Any ideas on this would be appreciated.


----------



## Daniel Holzman (Mar 10, 2009)

This topic has been discussed repeatedly on this forum, check old postings. A heavy aquarium such as you describe is a point load, and a 700 lb point load is a lot. Consider that standard floor loading for a bedroom is approximately 40 pounds per square foot, so a single joist spaced 16 inches on center, 15 feet long, would only pick up approximately 750 lbs total, spaced over 15 feet. If that aquarium happened to be located over a single joist near the middle, there is a good chance you could cause failure of the joist.

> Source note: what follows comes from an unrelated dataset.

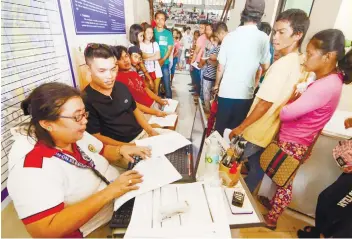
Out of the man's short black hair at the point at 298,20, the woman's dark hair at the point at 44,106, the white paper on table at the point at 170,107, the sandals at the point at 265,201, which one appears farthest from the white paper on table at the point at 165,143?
the sandals at the point at 265,201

Locating near a bearing wall is a good idea, and spreading over several joists is also a good idea. If this is not possible, you should retain a structural engineer to evaluate your specific situation. The fish might appreciate it.


----------



## Scuba_Dave (Jan 16, 2009)

When we went looking for a new house I brought a tape measure & checked floor joists
I have a 125g that I wanted to install
At this house I ended up installing it over a main beam in the basement

I've had a 55g tank at both houses
At the last house I installed support in the crawl space to support the tank
At this house one end was over a support beam
It was against a wall that had 2 joists under the wall

The weight can cause a failure of the floor joists as Dan said
It may not habppen on Day one or even the 1st month
But it can happen or cuase the joists to sag
Then as they sag the tank goes out of level ...and can fail

Is there a basement below where you can add support ?
What size are the floor joists ?


----------



## kc27 (Oct 24, 2009)

Thanks guys. I wasn't being lazy, I started with a seach for floor, load, aquarium, and only came up with the guy who needed advice about a 360 gallon aquarium, which didn't seem to fully apply to my 55 gallon question.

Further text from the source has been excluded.